The chart above is from an article about medicine employed by the enslaved. Vermifuge is an agent that treats parasites.

Also, found this article, excerpt above.

Time for that second cup of coffee. Hope you are enjoying this Monday wherever you are.

18 thoughts on “Dog walk, Siri, and Worms

  1. Nancy

    Boy, what a post here. Made additionally interesting as I read while watching MSNBC Civil War, from 2021. Glad to see there is a remedy for asthma, as the air quality has been pretty bad 😉 😉
    Glad for your drops of rain – musta felt good.
    Ask Siri what that strange hotdog gummies growth thing is. Ewww!

    Reply
  2. Mo Crow

    (((Dee))) thought I recognized your Jimson’s weed, googled it up & it is the Datura made famous by Carlos Castaneda in his “Teachings of Don Juan”

    Reply
  3. Marti

    Spent most of yesterday, finishing this morning, reading The Last House on the Street by Diane Chamberlain. Kept me in the grips of this dual story with a not unexpected ending. Here is some info:

    ” A community’s past sins rise to the surface in New York Times bestselling author Diane Chamberlain’s The Last House on the Street when two women, a generation apart, find themselves bound by tragedy and an unsolved, decades-old mystery.

    1965

    Growing up in the well-to-do town of Round Hill, North Carolina, Ellie Hockley was raised to be a certain type of proper Southern lady. Enrolled in college and all but engaged to a bank manager, Ellie isn’t as committed to her expected future as her family believes. She’s chosen to spend her summer break as a volunteer helping to register black voters. But as Ellie follows her ideals fighting for the civil rights of the marginalized, her scandalized parents scorn her efforts, and her neighbors reveal their prejudices. And when she loses her heart to a fellow volunteer, Ellie discovers the frightening true nature of the people living in Round Hill.

    2010

    Architect Kayla Carter and her husband designed a beautiful house for themselves in Round Hill’s new development, Shadow Ridge Estates. It was supposed to be a home where they could raise their three-year-old daughter and grow old together. Instead, it’s the place where Kayla’s husband died in an accident―a fact known to a mysterious woman who warns Kayla against moving in. The woods and lake behind the property are reputed to be haunted, and the new home has been targeted by vandals leaving threatening notes. And Kayla’s neighbor Ellie Hockley is harboring long buried secrets about the dark history of the land where her house was built.

    Two women. Two stories. Both on a collision course with the truth–no matter what that truth may bring to light–in Diane Chamberlain’s riveting, powerful novel about the search for justice.”
    ****************************
    I did not know of the program SCOPE that took in mostly northern students to help in the voter registration effort. SCOPE stands for “The Summer Community Organization and Political Education (SCOPE) Project of the Southern Christian Leadership Conference (SCLC) was a voter registration civil rights initiative conducted from 1965 to 1966 in 120 counties in six southern states.”

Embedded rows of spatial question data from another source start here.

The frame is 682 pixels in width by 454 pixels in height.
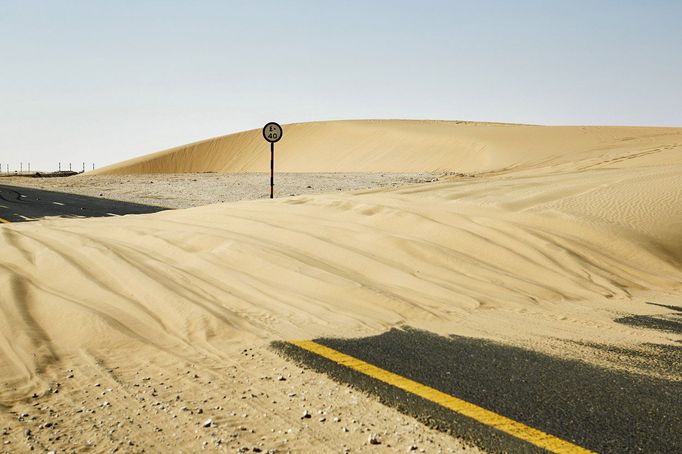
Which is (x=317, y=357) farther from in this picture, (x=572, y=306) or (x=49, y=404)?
(x=572, y=306)

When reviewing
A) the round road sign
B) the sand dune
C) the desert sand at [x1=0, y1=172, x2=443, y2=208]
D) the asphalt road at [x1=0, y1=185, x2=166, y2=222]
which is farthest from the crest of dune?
the sand dune

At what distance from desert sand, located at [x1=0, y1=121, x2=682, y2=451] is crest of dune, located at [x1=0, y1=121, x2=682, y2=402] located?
27 mm

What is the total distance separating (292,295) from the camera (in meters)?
5.28

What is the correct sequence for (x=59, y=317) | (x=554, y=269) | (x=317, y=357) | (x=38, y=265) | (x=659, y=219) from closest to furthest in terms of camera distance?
(x=317, y=357) < (x=59, y=317) < (x=38, y=265) < (x=554, y=269) < (x=659, y=219)

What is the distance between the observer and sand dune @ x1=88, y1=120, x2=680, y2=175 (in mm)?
35031

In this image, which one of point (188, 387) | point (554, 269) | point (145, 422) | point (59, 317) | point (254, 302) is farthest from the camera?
point (554, 269)

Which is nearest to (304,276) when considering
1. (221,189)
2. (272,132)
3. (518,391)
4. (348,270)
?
(348,270)

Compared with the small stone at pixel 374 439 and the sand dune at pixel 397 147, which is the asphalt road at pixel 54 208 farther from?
the sand dune at pixel 397 147

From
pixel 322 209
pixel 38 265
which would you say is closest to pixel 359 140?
pixel 322 209

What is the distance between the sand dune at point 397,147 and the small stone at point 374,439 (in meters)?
26.5

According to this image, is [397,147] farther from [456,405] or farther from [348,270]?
[456,405]

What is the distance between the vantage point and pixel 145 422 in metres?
2.80

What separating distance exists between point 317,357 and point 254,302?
1452mm

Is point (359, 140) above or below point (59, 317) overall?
above
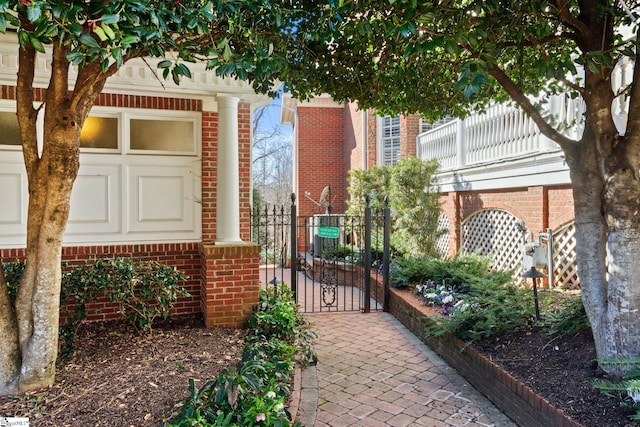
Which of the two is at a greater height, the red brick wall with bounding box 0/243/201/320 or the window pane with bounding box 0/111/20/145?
the window pane with bounding box 0/111/20/145

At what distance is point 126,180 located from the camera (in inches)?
195

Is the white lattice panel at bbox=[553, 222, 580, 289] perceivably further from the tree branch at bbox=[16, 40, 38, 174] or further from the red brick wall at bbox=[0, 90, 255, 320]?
the tree branch at bbox=[16, 40, 38, 174]

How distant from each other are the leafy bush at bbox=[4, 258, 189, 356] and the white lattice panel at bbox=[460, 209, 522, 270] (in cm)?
502

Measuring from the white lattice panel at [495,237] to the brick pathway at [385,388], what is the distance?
8.66 ft

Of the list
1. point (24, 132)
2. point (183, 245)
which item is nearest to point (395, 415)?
point (183, 245)

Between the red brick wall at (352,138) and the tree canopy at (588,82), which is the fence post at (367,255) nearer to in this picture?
the tree canopy at (588,82)

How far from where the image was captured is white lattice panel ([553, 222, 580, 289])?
5789 millimetres

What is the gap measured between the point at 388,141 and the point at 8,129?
1009cm

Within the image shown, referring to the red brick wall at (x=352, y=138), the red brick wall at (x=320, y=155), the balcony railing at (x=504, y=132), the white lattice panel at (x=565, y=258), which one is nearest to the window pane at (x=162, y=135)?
the balcony railing at (x=504, y=132)

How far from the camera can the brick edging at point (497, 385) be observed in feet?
9.42

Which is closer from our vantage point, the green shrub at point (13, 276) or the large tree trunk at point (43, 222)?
the large tree trunk at point (43, 222)

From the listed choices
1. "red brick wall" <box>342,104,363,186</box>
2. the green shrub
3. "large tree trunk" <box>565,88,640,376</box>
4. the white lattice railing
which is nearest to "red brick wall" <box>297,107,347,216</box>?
"red brick wall" <box>342,104,363,186</box>

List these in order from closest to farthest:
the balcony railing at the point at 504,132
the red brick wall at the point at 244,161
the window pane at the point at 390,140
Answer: the balcony railing at the point at 504,132
the red brick wall at the point at 244,161
the window pane at the point at 390,140

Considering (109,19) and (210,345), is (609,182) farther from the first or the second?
(210,345)
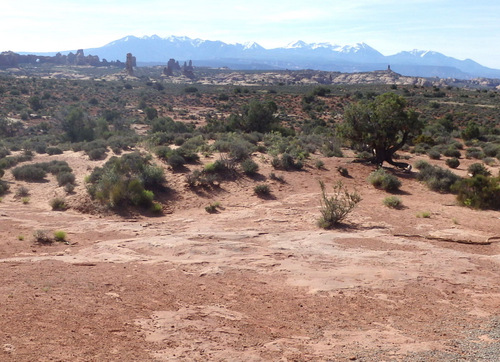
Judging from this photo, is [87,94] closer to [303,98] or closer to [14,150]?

    What makes this story fascinating is that the character of Ellie is Southern and it was felt at the time, that the Black community would not relate well to a white Southern girl helping to register them…

    Diane Chamberlain has extensive author’s notes and acknowledgements and one of her best sources regarding SCOPE is a first hand experience book written by Maria Gitins, The Bright Light of Others. Chamberlain gives special acknowledgment to what she calls her “sensitivity reader”, Grace Wynter for her insight and encouragement. She notes that as a “white author, writing about racial issues in the South, she was very grateful to have Grace’s input.”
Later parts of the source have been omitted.